■ Requirements
In the entries below, find the line containing "As evident in". Copy it and all lines after it, exactly, through the end.

═════ Supplied records

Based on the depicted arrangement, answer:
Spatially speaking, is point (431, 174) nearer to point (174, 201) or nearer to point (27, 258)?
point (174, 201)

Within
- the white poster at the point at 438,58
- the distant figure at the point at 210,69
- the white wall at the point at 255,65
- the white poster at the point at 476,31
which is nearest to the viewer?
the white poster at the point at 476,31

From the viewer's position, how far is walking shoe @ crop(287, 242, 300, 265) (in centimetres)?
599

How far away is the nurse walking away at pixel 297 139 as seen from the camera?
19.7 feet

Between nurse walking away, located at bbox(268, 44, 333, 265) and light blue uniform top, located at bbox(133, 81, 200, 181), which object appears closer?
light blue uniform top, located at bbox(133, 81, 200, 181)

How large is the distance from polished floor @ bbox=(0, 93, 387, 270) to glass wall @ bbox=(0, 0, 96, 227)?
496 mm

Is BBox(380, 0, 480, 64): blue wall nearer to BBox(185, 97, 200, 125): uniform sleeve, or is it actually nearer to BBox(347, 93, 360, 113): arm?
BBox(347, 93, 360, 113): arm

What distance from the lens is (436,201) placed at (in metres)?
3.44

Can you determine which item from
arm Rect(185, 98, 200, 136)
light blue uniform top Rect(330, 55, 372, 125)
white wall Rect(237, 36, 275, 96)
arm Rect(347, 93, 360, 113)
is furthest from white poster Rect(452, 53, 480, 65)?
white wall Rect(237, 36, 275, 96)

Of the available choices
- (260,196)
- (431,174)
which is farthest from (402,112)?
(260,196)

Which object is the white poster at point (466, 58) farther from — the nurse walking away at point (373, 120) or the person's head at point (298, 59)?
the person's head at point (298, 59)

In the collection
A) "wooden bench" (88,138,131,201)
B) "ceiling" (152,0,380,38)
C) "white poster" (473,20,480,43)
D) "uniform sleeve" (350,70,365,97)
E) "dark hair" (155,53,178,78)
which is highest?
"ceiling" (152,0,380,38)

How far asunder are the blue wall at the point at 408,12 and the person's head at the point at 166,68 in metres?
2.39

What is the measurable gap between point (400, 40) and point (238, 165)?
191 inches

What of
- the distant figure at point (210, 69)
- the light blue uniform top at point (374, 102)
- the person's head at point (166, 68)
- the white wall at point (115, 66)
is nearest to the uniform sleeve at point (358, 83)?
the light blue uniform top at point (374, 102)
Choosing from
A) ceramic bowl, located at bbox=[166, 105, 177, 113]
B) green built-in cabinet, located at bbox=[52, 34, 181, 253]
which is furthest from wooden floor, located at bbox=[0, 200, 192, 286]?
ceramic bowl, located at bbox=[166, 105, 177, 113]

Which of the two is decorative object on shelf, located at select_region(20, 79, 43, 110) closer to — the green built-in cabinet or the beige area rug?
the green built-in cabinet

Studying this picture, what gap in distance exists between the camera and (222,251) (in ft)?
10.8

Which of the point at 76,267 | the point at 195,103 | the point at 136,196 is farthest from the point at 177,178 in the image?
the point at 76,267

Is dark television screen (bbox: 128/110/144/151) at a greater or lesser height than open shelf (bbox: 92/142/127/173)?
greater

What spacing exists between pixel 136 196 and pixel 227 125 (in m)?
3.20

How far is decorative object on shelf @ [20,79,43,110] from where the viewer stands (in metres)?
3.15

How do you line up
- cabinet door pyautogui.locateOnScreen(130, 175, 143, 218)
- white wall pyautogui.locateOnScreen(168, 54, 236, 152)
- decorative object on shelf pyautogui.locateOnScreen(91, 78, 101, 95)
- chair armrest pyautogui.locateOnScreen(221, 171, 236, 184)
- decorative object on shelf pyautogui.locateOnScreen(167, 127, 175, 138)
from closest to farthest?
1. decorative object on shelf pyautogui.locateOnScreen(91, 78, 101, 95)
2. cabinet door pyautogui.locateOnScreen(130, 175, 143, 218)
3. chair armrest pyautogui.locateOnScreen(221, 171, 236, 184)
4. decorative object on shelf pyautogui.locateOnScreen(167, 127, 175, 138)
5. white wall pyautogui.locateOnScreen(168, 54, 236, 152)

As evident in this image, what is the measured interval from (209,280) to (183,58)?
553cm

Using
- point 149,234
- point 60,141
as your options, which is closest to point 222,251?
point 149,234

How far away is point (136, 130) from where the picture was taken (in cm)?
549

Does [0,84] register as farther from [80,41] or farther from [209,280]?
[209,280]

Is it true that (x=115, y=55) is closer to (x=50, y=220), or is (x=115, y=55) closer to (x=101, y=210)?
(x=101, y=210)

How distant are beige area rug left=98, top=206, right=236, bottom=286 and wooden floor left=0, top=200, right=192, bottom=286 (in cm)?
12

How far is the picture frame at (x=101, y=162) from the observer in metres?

══════════

■ Exercise result
As evident in this image, what is the measured interval from (209,280) to (183,58)?
553cm

Using
- point 149,234
- point 60,141
as your options, which is closest to point 222,251?
point 149,234

How far away is point (136, 130) from where the picture was taken (in cm)?
549

Does [0,84] register as farther from [80,41] or farther from [209,280]?
[209,280]

Is it true that (x=115, y=55) is closer to (x=50, y=220), or is (x=115, y=55) closer to (x=101, y=210)?
(x=101, y=210)

How distant are beige area rug left=98, top=206, right=236, bottom=286 and wooden floor left=0, top=200, right=192, bottom=286 (in cm)?
12

How far is the picture frame at (x=101, y=162) from the observer in metres?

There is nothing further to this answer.